Tsimiroro : Nouveaux forages de puits à partir du troisième trimestre

Madagascar Oil a annoncé la reprise de la production d’huile lourde à Tsimiroro au début du mois de mars. Après la remise en service des puits existants, le passage à la vitesse supérieure est également annoncé avec le forage de nouveaux puits de production.
Lors de l’annonce de la reprise de la production d’huile lourde par Madagascar Oil, son nouvel administrateur général, Yanto Sianipar, a déclaré que les 25 puits déjà existants sur le site d’exploitation de Tsimiroro seraient remis en service, dont 19 déjà dédiés à la production et 6 autres pour l’injection de vapeur, actuellement en cours de reconversion. Ces puits existants devraient produire 300 barils par jour.Il convient de rappeler que ces puits ont été utilisés lors du projet pilote, qui a pris fin en 2016, au cours duquel Madagascar Oil a rempli ses cuves de stockage.

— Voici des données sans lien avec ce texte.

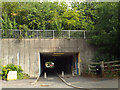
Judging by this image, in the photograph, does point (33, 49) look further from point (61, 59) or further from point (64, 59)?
point (61, 59)

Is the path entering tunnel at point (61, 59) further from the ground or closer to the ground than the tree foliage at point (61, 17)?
closer to the ground

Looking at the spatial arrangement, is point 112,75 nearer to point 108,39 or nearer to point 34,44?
point 108,39

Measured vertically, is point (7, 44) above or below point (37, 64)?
above

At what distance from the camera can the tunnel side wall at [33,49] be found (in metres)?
21.1

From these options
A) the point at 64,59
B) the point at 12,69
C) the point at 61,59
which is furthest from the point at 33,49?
the point at 61,59

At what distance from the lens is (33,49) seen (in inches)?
843

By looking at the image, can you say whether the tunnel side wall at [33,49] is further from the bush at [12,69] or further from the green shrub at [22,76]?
the bush at [12,69]

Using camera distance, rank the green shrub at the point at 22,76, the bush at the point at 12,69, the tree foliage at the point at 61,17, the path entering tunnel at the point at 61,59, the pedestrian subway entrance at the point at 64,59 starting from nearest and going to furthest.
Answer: the bush at the point at 12,69
the tree foliage at the point at 61,17
the green shrub at the point at 22,76
the pedestrian subway entrance at the point at 64,59
the path entering tunnel at the point at 61,59

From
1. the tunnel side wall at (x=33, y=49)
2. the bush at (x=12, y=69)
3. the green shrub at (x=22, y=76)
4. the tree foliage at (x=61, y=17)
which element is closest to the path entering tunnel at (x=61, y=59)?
the tunnel side wall at (x=33, y=49)

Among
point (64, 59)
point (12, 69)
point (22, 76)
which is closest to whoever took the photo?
point (12, 69)

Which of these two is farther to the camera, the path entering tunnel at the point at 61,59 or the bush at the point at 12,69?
the path entering tunnel at the point at 61,59

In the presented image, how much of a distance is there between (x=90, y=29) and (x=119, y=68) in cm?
804

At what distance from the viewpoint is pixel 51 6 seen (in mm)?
32750

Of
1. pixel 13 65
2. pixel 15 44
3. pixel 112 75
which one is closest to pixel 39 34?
pixel 15 44
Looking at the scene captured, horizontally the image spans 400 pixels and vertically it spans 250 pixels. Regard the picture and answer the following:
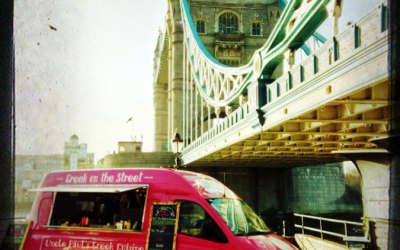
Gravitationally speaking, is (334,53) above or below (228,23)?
below

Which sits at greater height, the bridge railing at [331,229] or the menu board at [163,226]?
the menu board at [163,226]

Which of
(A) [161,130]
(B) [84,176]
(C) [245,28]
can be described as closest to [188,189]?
(B) [84,176]

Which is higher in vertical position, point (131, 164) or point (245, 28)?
point (245, 28)

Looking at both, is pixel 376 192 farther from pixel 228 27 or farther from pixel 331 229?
pixel 228 27

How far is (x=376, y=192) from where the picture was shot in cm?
979

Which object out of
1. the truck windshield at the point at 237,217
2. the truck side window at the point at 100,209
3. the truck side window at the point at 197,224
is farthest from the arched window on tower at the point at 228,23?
the truck side window at the point at 197,224

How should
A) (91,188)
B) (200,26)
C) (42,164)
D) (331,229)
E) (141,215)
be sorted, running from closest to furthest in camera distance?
(141,215) → (91,188) → (331,229) → (42,164) → (200,26)

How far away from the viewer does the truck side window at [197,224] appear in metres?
7.63

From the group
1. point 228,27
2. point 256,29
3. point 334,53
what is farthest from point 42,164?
point 334,53

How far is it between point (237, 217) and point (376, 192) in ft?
11.8

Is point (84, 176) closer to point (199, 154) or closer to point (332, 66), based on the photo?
point (332, 66)

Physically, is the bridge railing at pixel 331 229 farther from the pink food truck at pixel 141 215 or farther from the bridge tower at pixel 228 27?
the bridge tower at pixel 228 27

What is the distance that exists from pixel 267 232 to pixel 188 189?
1.65 metres

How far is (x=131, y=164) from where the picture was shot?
34031 millimetres
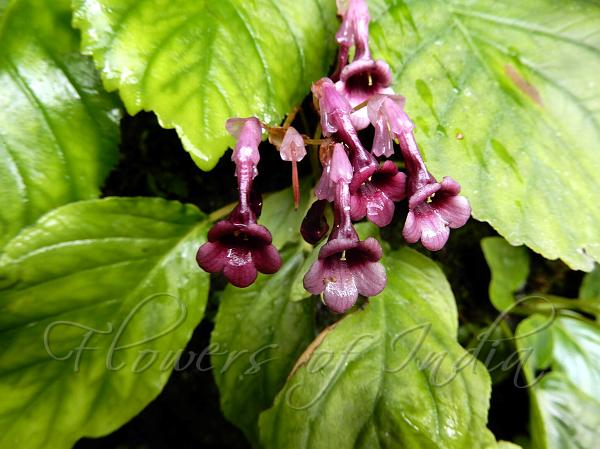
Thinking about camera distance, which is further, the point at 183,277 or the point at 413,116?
the point at 183,277

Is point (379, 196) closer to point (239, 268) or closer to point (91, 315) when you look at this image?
point (239, 268)

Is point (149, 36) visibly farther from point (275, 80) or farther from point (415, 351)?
point (415, 351)

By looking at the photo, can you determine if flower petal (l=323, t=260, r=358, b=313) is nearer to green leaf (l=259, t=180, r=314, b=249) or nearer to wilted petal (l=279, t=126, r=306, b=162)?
wilted petal (l=279, t=126, r=306, b=162)

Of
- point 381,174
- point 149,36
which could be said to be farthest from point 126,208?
point 381,174

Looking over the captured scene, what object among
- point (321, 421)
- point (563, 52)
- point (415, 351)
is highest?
point (563, 52)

Ce stock est d’ailleurs commercialisé depuis juillet 2022 et sert à l’approvisionnement de nombreuses sociétés privées, de la capitale à Antsirabe, jusqu’à Antsiranana, qui produisent leur propre électricité.
Nouvelle étape
Yanto Sianipar a également déclaré, lors de cette annonce, que 150 nouveaux puits seraient mis en service afin de porter la production à 3 000 barils par jour à un horizon de 24 mois.
Ces nouveaux puits feront l’objet de nouveaux forages et, selon des sources informées, cette phase d’expansion devrait commencer au troisième trimestre 2026.Il s’agit d’une nouvelle étape dans l’histoire de l’huile lourde de Tsimiroro et d’un signal tangible de la reprise et de l’expansion du développement de cette réserve, longtemps suspendue aux cours du pétrole conventionnel sur le marché international, ainsi qu’aux différents facteurs influençant directement la viabilité économique de son exploitation.
Le forage de ces 150 nouveaux puits nécessitera des investissements importants, qui n’ont pas encore été communiqués par Madagascar Oil. Un spécialiste du secteur pétrolier amont évalue cet investissement à plusieurs dizaines de millions de dollars et souligne que les conditions de facilitation douanière, octroyées par le Code pétrolier pour l’importation des équipements lourds destinés à ce type de projet, aideront l’exploitant à accélérer l’expansion de Tsimiroro.
Meilleur rendement
L’huile lourde de Tsimiroro est reconnue pour sa qualité, notamment une teneur en soufre relativement faible. Cette caractéristique offre aux entreprises utilisatrices non seulement un meilleur rendement dans leur production d’électricité, mais aussi des coûts d’entretien significativement réduits.
Il est indéniable que la relance de Tsimiroro constitue une bonne nouvelle, notamment pour réduire notre dépendance aux importations d’huile lourde, dont les grands groupes de production d’électricité ont besoin. À ce titre, la JIRAMA ne peut que bénéficier d’une source d’approvisionnement locale, potentiellement bien moins coûteuse.